Workers are entitled to bring a support person, often WorkCover Assist or their union representative. Normally these people should be noted on their request for conciliation. Insurers do not have the right to a support person, though as stated the employer is entitled to attend and they would sit next to the insurer.

Conciliations are often held for contentious issues, whereby a worker disagrees with a decision to reject or terminate a claim. In these matters, emotions can run high – particularly when they are in relation to Emotional / Psychological conditions. Open, transparent and empathetic approaches to conciliation are paramount in these situations, and being guided by your Injury Management Consultant can make the difference between a positive or potentially negative outcome for the employer. Sometimes Conciliation Officers will hold split conferences in these matters, and again having an expert representing your organisation (both from Insurer and Employer perspectives) is essential.

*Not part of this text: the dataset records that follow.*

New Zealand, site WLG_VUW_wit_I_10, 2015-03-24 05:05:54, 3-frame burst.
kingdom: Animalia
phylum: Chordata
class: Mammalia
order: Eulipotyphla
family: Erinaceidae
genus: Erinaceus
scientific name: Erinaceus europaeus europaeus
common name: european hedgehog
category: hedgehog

Your Injury Management consultant will have strong relationships with the insurance Dispute Resolution Officers, so as soon a notice of conference has been received, please ensure you consult your allocated Injury Manager. As referred to in the title of this post, conciliation in Victoria is indeed an art form, and ill-prepared parties will walk away from conciliations with potentially displeasing outcomes, which can impact the organisation’s WorkCover premium, as well as workplace dynamics – not just the health and well-being of the claimant.

Guiding the insurer as to the ins and outs of the case, identifying the feasibility of returning to work or other factors are roles of the employer (or preferably your Consultant on your behalf). Your consultant also has the added luxury of being somewhat independent and will not bring emotions or preconceived opinions to a conference, allowing them to convey unbiased viewpoints at the meeting, with the objective of obtaining a fair and equitable result which does not negatively impact the organisation.

Should you have queries about potential or upcoming conciliations, or wish to seek clarification on past conferences please contact your Injury Manager. Conciliations are often the last port of call to facilitate outcomes or uphold terminations before the matters turn litigious – involving further costs, administrative efforts and are inevitably long term in their tenure.

Please note, the Victorian ACCS and their Conciliation Conference process is specific to Victorian Workers Compensation claims, and is not applicable to claims managed under interstate jurisdictions.